Meet The Women Who Pioneered The Film Industry

posted in: All News | 0

In 1895, a 22-year-old secretary at a French camera company rises through the ranks to become the first female director in history. It sounds like a fun pitch for an alternate reality story, but it actually happened.

Her name was Alice Guy-Blaché, and she was a leading innovator in the earliest days of film. In fact, she was a part of the industry even before what is conventionally marked as the dawn of cinema: the Lumière brothers’ first public film screening in December 1895 in Paris. Guy-Blaché had attended an earlier private demonstration of their pioneering projection technology and thought their documentary-style footage barely scratched the surface of what the new medium could do. So, she asked her boss Léon Gaumont for permission to make her own film. The result is 1896’s La Fée aux Choux, a short fairy tale that was not only the first film directed by a woman, but probably the first narrative film ever made. It was the start of a briefly thriving era for women filmmakers that shaped Hollywood as we know it today – so why, a century later, is it hardly remembered?

Though Guy-Blaché spent the next two decades directing over 1,000 increasingly sophisticated films and became one of the first women to run her own studio when she co-founded The Solax Company in 1910, she was essentially forced into retirement by 1922, a full 66 years before her death. As detailed in Pamela B. Green’s compelling 2019 documentary Be Natural: The Untold Story of Alice Guy-BlachéGuy-Blaché spent much of her later years writing letters to historians to try to correct her inexplicable absence from the history books. Perhaps unsurprisingly, these efforts went largely ignored, and her work wasn’t rediscovered until the 1970s, when feminist film scholars like Sharon Smith and Gerald Peary began to question the assumption that the film industry had always been run by men.

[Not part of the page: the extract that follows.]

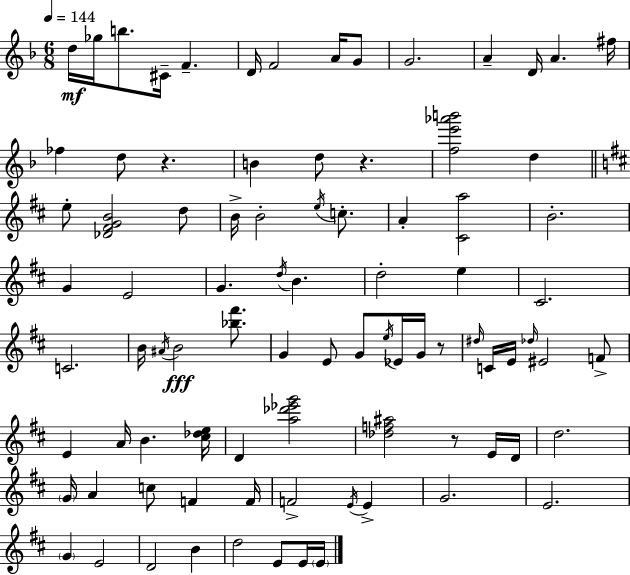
D5/s Gb5/s B5/e. C#4/s F4/q. D4/s F4/h A4/s G4/e G4/h. A4/q D4/s A4/q. F#5/s FES5/q D5/e R/q. B4/q D5/e R/q. [F5,E6,Ab6,B6]/h D5/q E5/e [Db4,F#4,G4,B4]/h D5/e B4/s B4/h E5/s C5/e. A4/q [C#4,A5]/h B4/h. G4/q E4/h G4/q. D5/s B4/q. D5/h E5/q C#4/h. C4/h. B4/s A#4/s B4/h [Bb5,F#6]/e. G4/q E4/e G4/e E5/s Eb4/s G4/s R/e D#5/s C4/s E4/s Db5/s EIS4/h F4/e E4/q A4/s B4/q. [C#5,Db5,E5]/s D4/q [A5,Db6,Eb6,G6]/h [Db5,F5,A#5]/h R/e E4/s D4/s D5/h. G4/s A4/q C5/e F4/q F4/s F4/h E4/s E4/q G4/h. E4/h. G4/q E4/h D4/h B4/q D5/h E4/e E4/s E4/s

Another 20 years later, film historians realized women hadn’t just been the exception to the rule in the silent film era — they were a key part of it. Created by film scholar Jane Gaines in 1993, Columbia University’s Women Film Pioneers Project (WFPP) is now an online database dedicated to documenting the contributions women made to the silent film era beyond acting. Today, the database has over 280 profiles of women who worked across six continents in roles ranging from accountants and agents to screenwriters, editors, producers, art directors, camera operators, casting directors, composers, cinematographers, costume designers, and even animal trainers and stunt performers. There are 117 profiles of female directors alone.

Among them are Esther Eng, an openly gay Cantonese–American director who made Chinese-language films in both the United States and Hong Kong during the 1930s and ’40s, and Nell Shipman, a Canadian director who shot animal-filled adventure films on location in the 1910s and ’20s. It was common for women to own or co-own independent production studios in the silent era, and there were also a huge number of powerful women screenwriters, including Anita Loos, June Mathis, and Frances Marion, who regularly hosted “hen parties” that doubled as networking events for women in Hollywood.